## Work instruction
Please rewrite the paragraph of the Nvidia article that begins "OK, we will refrain" as a short list that keeps its main facts.

In the future are chatbots that are even more chatty and less dim-witted. Yes, the day will come when you can easily reflect on how far AI’s language skills have come. And upon that reflection, do not ignore Nvidia’s contributions in their work with BERT.
OK, we will refrain from calling AI language skills dim-witted. Nvidia phrased it more tactfully in its announcement on August 13. “Limited conversational AI services” have existed for several years but it has been extremely difficult for chatbots, intelligent personal assistants and search engines to operate with human-level comprehension due to the inability to deploy extremely large AI models in real time, said the company.
That has changed. Nvidia said key optimizations added to its AI platform helped achieve speed records in AI training and inference. HotHardware cut to the chase in assessing the impact of this work. “Nvdia smashed records for conversational AI training which could “turbocharge” mainstream assistants such as Alexa and Siri.

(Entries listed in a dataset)
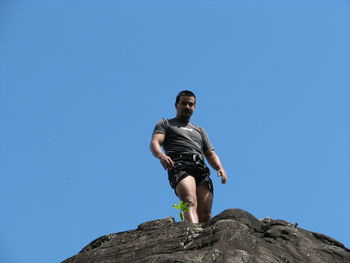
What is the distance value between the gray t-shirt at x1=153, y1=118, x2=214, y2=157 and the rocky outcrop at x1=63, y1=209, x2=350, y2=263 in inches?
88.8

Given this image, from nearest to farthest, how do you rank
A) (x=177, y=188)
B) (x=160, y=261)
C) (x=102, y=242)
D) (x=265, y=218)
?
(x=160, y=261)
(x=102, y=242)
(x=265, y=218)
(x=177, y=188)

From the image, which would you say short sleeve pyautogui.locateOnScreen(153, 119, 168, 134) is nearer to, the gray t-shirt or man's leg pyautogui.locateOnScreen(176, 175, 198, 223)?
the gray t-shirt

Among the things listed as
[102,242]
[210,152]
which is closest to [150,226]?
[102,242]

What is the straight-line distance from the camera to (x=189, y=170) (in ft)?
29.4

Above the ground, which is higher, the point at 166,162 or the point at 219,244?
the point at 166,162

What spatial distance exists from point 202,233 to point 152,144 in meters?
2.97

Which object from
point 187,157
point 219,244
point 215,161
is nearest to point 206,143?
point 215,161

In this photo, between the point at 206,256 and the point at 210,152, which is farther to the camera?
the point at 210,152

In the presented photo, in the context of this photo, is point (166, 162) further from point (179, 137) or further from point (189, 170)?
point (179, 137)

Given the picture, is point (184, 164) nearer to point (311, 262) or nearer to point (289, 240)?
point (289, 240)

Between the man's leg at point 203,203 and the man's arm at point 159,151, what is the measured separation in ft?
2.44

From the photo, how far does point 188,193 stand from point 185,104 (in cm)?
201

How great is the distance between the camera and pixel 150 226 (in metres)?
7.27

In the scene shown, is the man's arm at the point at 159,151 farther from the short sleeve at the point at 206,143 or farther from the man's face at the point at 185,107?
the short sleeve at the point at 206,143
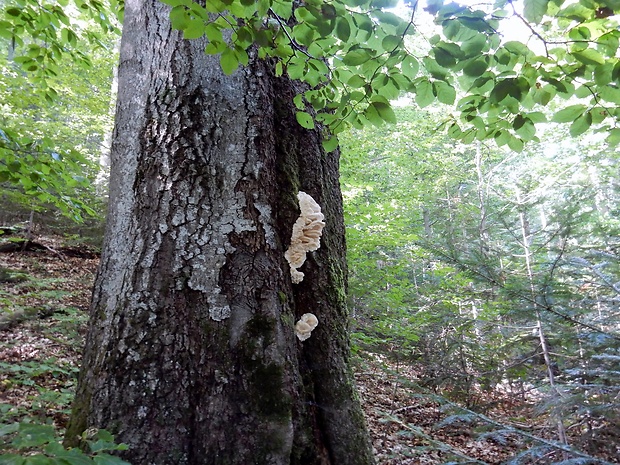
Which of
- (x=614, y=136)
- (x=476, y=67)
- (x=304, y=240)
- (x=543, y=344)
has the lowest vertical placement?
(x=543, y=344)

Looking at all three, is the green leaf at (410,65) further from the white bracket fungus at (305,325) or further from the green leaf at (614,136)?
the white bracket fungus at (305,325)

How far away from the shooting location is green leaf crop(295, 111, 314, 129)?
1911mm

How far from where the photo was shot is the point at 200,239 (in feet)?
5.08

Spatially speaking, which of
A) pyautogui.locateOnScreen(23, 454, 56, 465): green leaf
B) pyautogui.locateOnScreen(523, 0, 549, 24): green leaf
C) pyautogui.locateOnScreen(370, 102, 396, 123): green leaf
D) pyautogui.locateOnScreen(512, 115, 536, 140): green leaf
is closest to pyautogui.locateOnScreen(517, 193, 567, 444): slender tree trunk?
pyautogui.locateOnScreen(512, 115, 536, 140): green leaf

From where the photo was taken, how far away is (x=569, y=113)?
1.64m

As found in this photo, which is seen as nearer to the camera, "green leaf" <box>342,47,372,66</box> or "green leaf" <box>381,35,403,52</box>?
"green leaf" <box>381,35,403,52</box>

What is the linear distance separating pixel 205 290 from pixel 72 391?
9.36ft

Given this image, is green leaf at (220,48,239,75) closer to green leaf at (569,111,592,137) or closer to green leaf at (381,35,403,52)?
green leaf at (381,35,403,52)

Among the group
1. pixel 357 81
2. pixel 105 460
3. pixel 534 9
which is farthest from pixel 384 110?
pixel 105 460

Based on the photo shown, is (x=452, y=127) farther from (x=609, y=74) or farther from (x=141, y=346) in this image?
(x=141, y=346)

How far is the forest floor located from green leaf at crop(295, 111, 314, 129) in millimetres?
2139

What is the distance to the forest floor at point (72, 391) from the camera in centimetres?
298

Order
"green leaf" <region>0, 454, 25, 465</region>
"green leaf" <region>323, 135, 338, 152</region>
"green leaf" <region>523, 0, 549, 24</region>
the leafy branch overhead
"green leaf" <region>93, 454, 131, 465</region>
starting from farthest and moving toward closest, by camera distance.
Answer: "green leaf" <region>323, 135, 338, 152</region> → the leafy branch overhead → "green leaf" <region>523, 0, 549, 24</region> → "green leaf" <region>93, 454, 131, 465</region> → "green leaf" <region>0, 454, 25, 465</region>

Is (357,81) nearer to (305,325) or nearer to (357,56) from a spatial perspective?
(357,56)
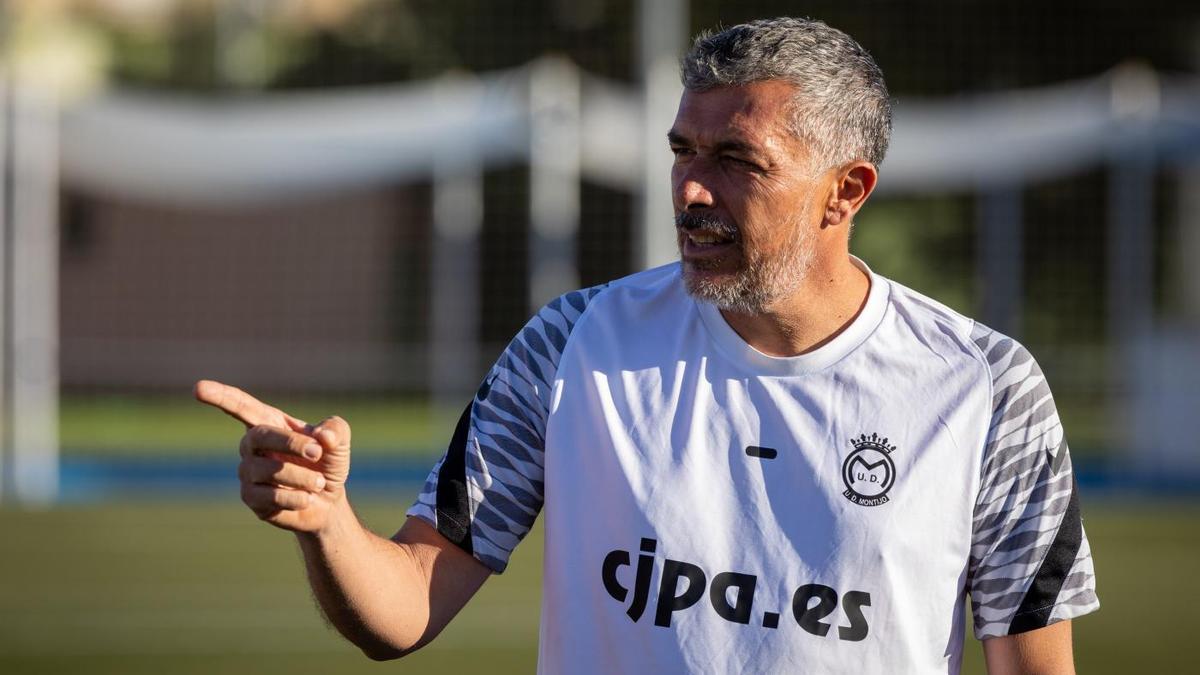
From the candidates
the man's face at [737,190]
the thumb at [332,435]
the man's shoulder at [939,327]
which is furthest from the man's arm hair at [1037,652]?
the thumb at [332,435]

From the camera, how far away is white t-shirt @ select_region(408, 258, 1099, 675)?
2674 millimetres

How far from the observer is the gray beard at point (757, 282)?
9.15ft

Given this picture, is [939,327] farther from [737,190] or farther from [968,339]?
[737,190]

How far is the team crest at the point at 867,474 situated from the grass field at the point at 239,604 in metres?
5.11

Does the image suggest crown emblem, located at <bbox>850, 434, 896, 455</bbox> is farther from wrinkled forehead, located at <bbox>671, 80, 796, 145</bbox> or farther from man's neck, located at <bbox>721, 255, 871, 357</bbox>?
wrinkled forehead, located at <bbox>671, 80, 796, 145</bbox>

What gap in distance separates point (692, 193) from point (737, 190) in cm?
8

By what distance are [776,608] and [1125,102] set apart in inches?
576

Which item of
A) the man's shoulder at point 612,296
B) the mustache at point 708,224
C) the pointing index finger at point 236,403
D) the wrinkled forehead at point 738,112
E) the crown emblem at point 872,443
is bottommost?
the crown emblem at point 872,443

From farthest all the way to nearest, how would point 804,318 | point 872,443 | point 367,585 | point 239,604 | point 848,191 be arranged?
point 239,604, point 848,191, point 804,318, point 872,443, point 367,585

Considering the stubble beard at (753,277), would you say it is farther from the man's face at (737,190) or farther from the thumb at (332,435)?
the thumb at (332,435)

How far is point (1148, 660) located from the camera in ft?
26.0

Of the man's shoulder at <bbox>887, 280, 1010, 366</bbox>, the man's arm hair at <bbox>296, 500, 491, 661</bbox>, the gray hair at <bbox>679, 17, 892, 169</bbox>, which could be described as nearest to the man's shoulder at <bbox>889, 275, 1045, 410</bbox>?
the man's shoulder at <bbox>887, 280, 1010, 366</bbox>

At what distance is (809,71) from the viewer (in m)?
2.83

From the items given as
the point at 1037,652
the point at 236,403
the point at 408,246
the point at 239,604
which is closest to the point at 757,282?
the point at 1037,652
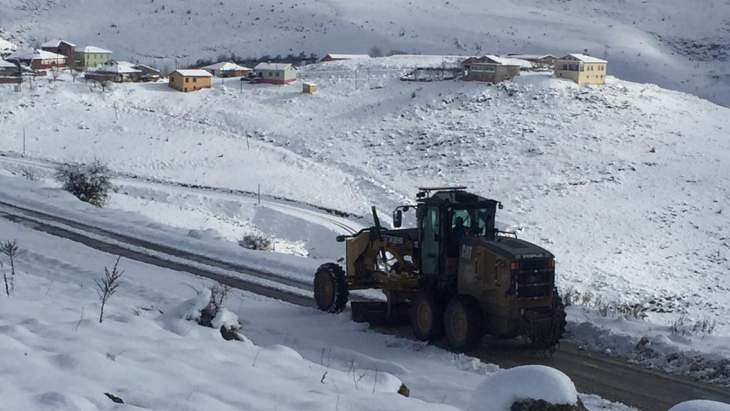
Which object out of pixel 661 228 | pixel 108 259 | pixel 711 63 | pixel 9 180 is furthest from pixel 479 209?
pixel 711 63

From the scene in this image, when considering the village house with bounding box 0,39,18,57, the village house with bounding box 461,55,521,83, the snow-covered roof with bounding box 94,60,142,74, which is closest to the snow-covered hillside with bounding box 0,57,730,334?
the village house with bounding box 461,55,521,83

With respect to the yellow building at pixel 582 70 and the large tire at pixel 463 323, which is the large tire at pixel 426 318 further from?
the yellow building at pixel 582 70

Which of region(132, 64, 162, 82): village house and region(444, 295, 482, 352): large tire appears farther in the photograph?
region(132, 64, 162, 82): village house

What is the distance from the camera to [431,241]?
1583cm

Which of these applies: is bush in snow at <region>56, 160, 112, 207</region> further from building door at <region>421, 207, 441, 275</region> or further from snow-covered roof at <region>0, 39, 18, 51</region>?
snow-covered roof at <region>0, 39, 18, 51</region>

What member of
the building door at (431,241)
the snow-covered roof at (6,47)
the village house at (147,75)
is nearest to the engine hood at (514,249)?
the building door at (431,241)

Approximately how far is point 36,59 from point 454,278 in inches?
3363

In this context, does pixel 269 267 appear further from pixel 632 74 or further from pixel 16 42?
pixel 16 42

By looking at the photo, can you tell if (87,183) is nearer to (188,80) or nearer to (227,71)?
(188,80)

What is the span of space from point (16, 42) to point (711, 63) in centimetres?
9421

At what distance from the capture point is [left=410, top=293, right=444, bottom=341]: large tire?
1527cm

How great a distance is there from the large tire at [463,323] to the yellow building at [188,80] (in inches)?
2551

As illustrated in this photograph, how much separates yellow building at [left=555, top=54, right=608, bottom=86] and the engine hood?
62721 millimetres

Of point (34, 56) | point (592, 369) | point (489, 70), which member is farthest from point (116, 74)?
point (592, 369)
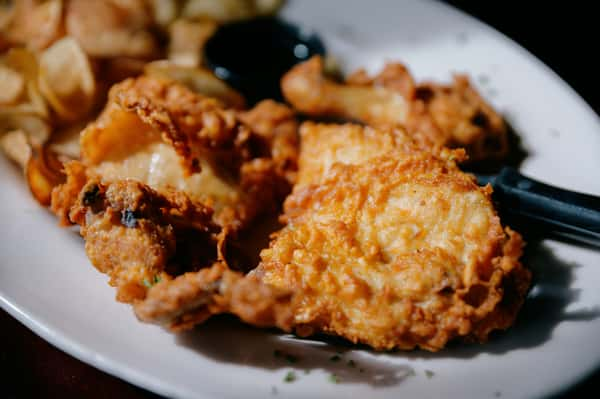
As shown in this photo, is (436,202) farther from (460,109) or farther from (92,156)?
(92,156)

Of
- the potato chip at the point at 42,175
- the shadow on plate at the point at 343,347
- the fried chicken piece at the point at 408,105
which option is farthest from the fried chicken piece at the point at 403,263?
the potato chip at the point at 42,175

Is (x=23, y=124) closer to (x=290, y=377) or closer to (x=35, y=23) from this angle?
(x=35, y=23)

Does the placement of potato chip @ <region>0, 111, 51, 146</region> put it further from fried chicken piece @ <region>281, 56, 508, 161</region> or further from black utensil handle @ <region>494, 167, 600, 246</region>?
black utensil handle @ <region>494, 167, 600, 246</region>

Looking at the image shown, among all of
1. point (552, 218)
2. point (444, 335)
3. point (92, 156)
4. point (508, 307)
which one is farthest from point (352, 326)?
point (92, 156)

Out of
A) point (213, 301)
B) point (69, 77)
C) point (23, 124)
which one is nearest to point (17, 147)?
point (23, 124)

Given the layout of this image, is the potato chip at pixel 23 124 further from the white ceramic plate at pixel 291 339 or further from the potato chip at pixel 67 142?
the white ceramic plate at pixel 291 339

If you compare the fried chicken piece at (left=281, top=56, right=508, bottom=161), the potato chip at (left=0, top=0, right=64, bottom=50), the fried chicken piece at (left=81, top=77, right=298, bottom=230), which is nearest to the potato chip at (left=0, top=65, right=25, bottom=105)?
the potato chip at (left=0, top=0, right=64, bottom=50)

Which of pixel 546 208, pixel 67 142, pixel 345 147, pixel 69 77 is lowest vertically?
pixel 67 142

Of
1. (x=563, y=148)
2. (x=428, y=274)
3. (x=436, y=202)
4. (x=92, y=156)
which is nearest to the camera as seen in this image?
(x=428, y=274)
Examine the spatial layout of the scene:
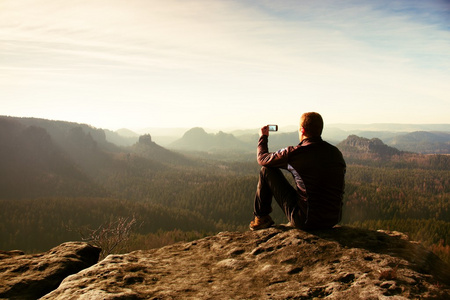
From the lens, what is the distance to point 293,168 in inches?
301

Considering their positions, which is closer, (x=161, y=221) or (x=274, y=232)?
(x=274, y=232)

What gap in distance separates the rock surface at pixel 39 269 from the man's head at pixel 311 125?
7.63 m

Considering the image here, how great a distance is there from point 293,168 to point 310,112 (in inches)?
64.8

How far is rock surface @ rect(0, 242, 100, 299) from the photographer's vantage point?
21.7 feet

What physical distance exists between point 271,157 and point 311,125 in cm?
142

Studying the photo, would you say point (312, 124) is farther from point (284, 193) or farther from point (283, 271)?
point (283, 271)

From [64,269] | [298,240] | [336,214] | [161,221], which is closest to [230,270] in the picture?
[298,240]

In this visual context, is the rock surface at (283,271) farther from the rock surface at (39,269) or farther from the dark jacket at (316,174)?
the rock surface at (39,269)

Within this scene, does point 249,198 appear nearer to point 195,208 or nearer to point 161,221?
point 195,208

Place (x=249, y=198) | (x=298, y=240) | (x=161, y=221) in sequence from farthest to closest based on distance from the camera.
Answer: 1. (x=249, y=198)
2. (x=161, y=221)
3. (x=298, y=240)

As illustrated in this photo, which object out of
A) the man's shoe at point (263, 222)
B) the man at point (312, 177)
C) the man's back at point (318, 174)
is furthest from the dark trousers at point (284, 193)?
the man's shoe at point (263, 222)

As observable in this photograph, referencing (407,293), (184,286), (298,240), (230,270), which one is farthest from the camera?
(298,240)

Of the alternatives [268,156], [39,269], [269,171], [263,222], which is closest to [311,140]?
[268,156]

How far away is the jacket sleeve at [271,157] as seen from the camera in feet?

## The completed task
- Nvidia described AI language abilities more tactfully in its announcement on August 13.
- The company said "limited conversational AI services" have existed for several years.
- Chatbots, intelligent personal assistants and search engines have found it extremely difficult to operate with human-level comprehension.
- The cause was the inability to deploy extremely large AI models in real time.